Stated task:
Present the lines of the data from the one containing "How much separation" through the end of the data, inclusive, as a Markdown table. Give it a Row column with a running number and a Text column with the line, and leave out blank lines.

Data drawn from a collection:
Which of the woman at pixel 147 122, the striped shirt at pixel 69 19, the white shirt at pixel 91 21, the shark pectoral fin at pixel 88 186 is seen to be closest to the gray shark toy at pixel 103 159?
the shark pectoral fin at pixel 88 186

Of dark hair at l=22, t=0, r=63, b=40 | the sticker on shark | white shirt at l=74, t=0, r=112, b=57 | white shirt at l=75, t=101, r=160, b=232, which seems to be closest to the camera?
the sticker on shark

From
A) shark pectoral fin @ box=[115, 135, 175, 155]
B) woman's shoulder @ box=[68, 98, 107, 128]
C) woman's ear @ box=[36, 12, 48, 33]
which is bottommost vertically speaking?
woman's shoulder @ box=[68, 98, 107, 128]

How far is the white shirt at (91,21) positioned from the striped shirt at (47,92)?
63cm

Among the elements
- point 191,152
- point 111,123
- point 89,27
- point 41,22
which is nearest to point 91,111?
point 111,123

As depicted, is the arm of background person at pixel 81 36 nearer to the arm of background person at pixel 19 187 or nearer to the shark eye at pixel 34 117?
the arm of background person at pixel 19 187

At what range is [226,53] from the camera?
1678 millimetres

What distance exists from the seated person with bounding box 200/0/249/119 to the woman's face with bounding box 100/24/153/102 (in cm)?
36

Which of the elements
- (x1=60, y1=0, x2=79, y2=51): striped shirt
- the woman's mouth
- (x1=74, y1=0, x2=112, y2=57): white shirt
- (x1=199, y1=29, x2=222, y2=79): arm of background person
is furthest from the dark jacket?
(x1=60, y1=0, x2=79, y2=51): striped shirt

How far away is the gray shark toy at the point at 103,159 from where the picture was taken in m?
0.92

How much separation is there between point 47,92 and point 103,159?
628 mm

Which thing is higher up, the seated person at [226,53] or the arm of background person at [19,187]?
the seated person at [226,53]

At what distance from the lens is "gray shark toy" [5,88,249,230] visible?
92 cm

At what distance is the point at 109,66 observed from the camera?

Response:
| Row | Text |
|---|---|
| 1 | How much separation is there between point 47,92 and point 103,159? |
| 2 | 628 mm |
| 3 | Which thing is higher up, the seated person at [226,53] or the arm of background person at [19,187]? |
| 4 | the seated person at [226,53] |
| 5 | At what distance from the lens is "gray shark toy" [5,88,249,230] visible? |
| 6 | 92 cm |
| 7 | At what distance is the point at 109,66 observed from the camera? |